Beyond Bibliometrics: Harnessing Multidimensional Indicators of Scholarly Impact

David Stuart (King’s College London)

Online Information Review

ISSN: 1468-4527

Article publication date: 13 April 2015

Issue publication date: 13 April 2015

513

Keywords

Citation

David Stuart (2015), "Beyond Bibliometrics: Harnessing Multidimensional Indicators of Scholarly Impact", Online Information Review, Vol. 39 No. 2, pp. 270-271. https://doi.org/10.1108/OIR-01-2015-0009

Publisher

:

Emerald Group Publishing Limited

Copyright © 2015, Emerald Group Publishing Limited


There has been a marked increase in interest in metrics in recent years, driven by a desire to gain insights, increase efficiencies and promote change in the scholarly system. At the same time that traditional bibliometric indicators based on citations and publications are gaining wider interest, new alternative web metrics are also emerging that promise to provide new insights into impact and offer greater context to traditional citation-based metrics. At this important point in the development of bibliometrics and scientometrics there is a need for works that can provide an overview of the research in the field, and give a balanced account of the potential of a metrics-based approach to measuring impact with recognition of its limitations. This is what Beyond Bibliometrics aims to achieve.

It is an edited work of 21 chapters gathered into five sections: History, Critiques, Methods and Tools, Alternative Metrics, Perspectives. The first two chapters cover the changing nature of scholarly publication and the history of its measurement. Chapters 3-6 explore some of the critiques levelled at bibliometrics: changing practices and culture in an increasingly indicator-focused age, ethics and the importance of evaluating indicators themselves. Chapters 7-13 cover the current state of the art of traditional bibliometrics. Chapters 14-19 provide insights into a wide range of alternative metrics, not only altmetrics and webometrics, but also the application of bibliometric methods to the investigation of judicial impact and for the investigation of academic genealogy. Finally, the last two chapters provide perspectives on bibliometrics from people involved with publishers and science policy.

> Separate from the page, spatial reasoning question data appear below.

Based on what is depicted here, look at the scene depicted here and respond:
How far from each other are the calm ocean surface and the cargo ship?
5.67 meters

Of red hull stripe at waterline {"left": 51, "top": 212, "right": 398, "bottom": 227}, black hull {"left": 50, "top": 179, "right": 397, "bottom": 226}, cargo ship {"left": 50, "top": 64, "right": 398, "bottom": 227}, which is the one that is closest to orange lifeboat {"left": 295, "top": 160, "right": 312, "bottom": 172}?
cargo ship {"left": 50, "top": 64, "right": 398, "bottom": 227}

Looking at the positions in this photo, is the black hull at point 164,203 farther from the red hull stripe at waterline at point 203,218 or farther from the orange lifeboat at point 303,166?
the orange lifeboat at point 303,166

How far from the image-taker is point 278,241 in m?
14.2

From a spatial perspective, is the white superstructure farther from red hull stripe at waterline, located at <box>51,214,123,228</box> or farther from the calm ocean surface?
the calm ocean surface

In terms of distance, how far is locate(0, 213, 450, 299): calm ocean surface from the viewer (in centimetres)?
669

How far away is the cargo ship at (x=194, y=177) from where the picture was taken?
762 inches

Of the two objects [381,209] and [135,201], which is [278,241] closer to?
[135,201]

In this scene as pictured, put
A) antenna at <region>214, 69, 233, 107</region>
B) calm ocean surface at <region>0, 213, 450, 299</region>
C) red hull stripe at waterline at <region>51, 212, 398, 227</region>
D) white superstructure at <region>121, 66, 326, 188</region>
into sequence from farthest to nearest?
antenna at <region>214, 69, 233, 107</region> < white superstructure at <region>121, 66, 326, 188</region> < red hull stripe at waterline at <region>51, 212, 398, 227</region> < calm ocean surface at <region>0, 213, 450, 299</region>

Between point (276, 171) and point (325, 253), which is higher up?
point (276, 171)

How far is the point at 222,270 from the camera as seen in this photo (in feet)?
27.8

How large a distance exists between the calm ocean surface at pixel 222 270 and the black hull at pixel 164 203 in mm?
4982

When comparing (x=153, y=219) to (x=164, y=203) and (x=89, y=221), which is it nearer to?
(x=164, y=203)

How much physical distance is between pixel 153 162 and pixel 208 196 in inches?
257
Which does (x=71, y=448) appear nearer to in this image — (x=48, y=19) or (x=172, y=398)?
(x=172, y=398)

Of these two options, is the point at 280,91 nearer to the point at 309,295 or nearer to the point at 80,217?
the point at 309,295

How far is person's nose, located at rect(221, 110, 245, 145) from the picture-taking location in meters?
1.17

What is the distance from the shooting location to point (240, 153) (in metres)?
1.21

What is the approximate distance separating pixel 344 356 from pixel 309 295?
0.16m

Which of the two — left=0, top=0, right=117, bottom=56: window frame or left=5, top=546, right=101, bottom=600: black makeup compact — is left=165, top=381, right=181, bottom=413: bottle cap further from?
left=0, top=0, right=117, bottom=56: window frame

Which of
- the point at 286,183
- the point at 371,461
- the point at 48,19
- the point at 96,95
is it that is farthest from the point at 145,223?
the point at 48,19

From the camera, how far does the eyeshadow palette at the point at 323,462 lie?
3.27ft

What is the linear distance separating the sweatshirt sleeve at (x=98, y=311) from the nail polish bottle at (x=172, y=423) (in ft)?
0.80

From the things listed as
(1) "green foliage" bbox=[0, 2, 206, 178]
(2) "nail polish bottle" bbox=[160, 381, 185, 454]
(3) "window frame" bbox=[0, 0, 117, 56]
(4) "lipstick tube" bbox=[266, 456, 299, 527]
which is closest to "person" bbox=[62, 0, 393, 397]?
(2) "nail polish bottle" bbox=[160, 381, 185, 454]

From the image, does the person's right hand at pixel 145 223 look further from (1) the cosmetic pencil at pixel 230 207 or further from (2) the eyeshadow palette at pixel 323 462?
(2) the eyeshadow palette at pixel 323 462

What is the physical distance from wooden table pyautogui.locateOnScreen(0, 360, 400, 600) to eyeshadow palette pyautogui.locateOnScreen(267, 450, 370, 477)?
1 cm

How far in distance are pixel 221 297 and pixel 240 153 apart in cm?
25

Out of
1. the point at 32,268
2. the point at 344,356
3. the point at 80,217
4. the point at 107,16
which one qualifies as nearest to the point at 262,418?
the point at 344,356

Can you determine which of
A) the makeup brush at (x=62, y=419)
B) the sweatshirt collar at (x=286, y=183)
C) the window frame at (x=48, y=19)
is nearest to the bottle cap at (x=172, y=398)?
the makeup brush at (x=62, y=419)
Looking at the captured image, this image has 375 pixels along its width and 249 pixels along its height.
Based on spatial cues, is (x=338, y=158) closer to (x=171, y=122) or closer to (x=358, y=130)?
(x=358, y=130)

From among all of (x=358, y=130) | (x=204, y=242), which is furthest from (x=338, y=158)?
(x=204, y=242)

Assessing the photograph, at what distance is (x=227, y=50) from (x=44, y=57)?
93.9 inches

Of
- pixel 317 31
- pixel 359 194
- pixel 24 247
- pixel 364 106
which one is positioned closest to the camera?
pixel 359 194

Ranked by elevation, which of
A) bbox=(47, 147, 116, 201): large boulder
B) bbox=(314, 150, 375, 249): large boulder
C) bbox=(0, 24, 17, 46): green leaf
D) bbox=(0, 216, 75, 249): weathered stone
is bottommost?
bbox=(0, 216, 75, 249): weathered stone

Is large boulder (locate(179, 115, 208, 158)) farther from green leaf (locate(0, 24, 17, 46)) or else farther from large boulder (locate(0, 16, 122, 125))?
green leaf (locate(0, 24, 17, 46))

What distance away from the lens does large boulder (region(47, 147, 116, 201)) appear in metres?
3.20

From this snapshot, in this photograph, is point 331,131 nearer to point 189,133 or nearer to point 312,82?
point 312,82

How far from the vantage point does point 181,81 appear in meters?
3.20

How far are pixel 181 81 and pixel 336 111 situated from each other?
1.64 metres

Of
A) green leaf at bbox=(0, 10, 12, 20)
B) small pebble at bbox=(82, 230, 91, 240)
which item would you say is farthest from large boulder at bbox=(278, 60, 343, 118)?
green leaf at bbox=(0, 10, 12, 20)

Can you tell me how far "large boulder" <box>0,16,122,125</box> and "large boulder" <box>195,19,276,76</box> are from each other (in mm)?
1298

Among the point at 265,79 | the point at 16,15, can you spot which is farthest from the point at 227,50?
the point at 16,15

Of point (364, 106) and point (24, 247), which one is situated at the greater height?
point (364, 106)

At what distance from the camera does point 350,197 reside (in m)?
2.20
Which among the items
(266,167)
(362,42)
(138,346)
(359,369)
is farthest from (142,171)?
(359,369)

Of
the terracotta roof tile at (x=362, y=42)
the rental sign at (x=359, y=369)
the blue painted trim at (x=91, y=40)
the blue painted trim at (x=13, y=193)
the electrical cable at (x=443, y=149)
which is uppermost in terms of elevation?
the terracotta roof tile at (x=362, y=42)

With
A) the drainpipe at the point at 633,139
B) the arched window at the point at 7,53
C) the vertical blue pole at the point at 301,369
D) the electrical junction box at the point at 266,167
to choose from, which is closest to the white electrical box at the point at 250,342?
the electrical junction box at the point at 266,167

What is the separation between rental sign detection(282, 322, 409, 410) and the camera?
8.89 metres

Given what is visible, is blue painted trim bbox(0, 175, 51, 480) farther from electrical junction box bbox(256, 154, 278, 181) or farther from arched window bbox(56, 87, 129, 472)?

Beyond Bibliometrics is a timely work that benefits from being an edited book. Often edited works can feel like the poor relation of academic publications, with barely related essays reflecting both a lack of quantity and quality in the contributions received. In contrast Beyond Bibliometrics brings together many of the leading researchers in the field to provide a depth and a coverage of the subject that would have been impossible for any single individual to achieve.

As is noted by the editors in the preface, bibliometrics is a “sprawling, still fast-growing speciality”, and it is undoubtedly one that is likely to continue growing for the foreseeable future both in size and scope. Beyond Bibliometrics is a work that has plenty to offer both those who are newly joining the field of bibliometrics and those who have been working in the field for many years, both cautioning against the misapplication of bibliometics by management and policy makers and highlighting the new and exciting frontiers of the field for researchers.